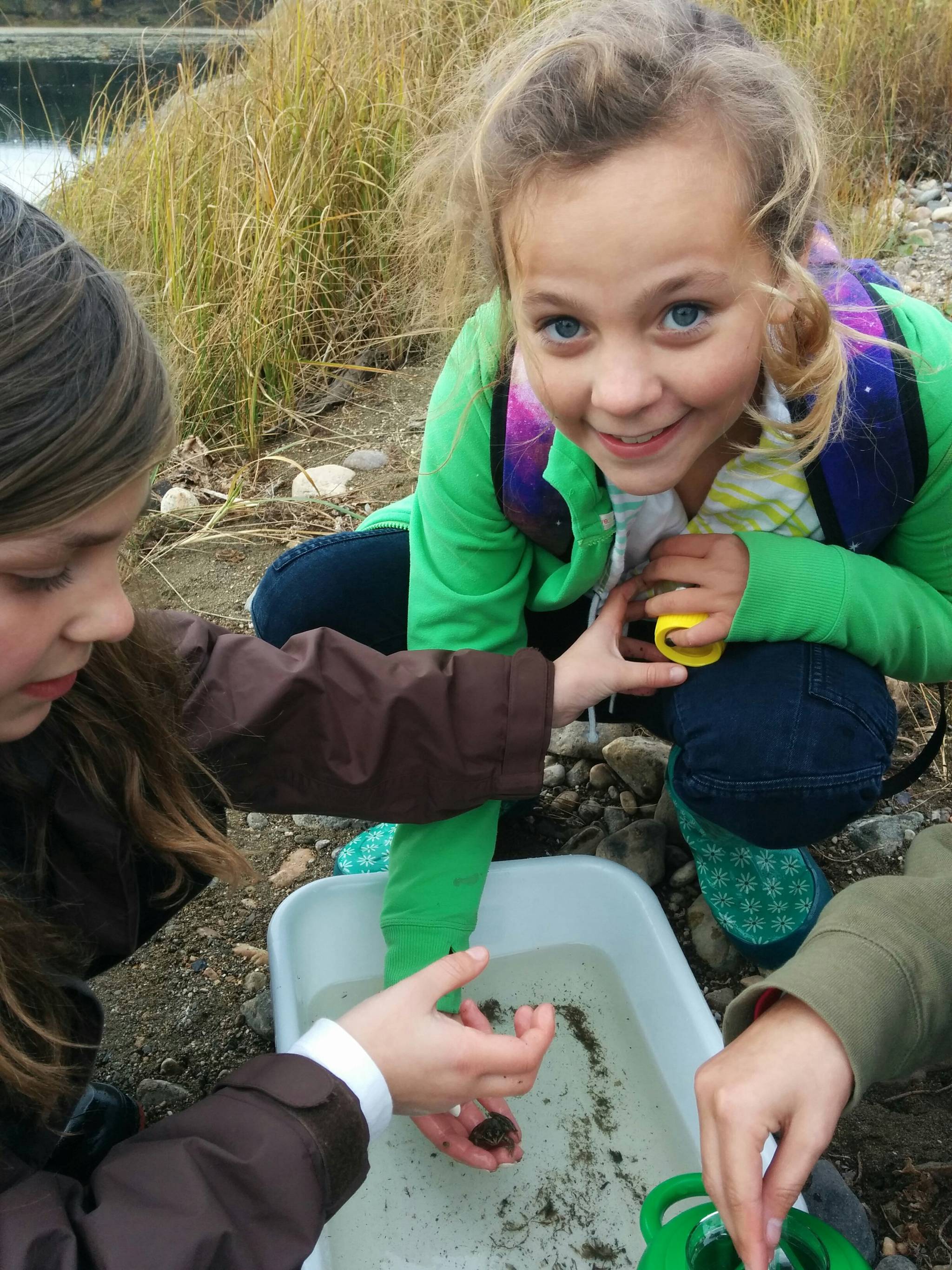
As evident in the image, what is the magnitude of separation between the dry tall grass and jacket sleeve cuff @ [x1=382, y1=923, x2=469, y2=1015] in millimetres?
1626

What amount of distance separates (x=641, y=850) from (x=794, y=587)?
54 cm

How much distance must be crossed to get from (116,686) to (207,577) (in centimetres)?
124

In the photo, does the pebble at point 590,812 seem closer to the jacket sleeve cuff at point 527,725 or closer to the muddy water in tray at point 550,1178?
the muddy water in tray at point 550,1178

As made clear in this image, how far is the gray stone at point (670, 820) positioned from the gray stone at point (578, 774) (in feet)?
0.50

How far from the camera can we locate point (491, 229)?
1.18m

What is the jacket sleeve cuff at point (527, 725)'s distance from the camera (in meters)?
1.31

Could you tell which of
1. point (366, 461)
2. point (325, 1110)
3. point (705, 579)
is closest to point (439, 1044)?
point (325, 1110)

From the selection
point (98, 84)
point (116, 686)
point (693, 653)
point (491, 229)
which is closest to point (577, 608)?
point (693, 653)

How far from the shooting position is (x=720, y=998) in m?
1.48

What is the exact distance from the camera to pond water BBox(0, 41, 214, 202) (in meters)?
3.64

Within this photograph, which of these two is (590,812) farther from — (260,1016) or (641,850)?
(260,1016)

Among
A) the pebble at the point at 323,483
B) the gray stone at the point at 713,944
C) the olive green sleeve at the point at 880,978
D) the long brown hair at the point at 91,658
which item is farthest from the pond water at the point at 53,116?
the olive green sleeve at the point at 880,978

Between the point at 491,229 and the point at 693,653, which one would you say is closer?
the point at 491,229

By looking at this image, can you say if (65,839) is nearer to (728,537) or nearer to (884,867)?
(728,537)
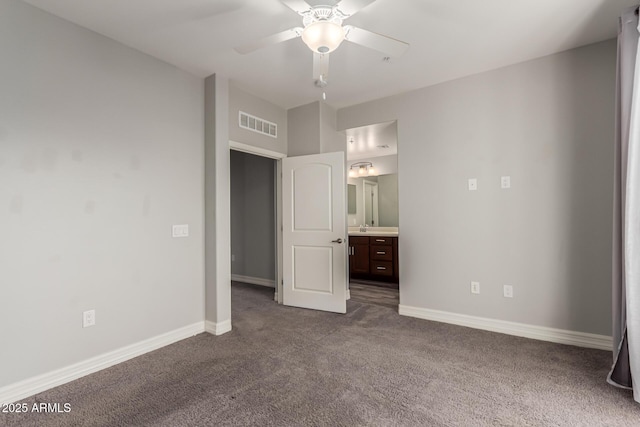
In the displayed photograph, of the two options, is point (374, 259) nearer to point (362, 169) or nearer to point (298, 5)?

┄┄┄┄┄┄┄┄┄┄┄┄┄┄┄┄┄┄┄┄

Copy, without the pictures, exactly the lines from the line with "As made clear" through the end of the material above, both ends included.

**Task solution:**
As made clear in this image, how far is the gray stone at point (670, 820) positioned from the gray stone at point (578, 774) (in feet)?
0.50

How far from the camera can we locate point (491, 229)?
1.18m

What is the jacket sleeve cuff at point (527, 725)'s distance from the camera (in meters)?
1.31

Could you tell which of
1. point (366, 461)
2. point (325, 1110)
3. point (705, 579)
is closest to point (439, 1044)?
point (325, 1110)

From the selection
point (98, 84)
point (116, 686)
point (693, 653)
point (491, 229)
which is closest to point (577, 608)?
point (693, 653)

How far from the shooting position is (x=720, y=998) in m?
1.48

What is the exact distance from the camera to pond water BBox(0, 41, 214, 202) (in meters)?
3.64

Within this photograph, which of these two is (590,812) farther from — (260,1016) or (641,850)?
(260,1016)

Among
A) the pebble at the point at 323,483
B) the gray stone at the point at 713,944
C) the olive green sleeve at the point at 880,978
D) the long brown hair at the point at 91,658
which item is farthest from the pond water at the point at 53,116?
the olive green sleeve at the point at 880,978

Between the point at 491,229 and the point at 693,653, which one would you say is closer?
the point at 491,229

By looking at this image, can you say if (65,839) is nearer to (728,537) or nearer to (884,867)?
(728,537)
In the displayed photograph, of the two options, is point (374, 259) nearer to point (362, 169) or nearer to point (298, 5)?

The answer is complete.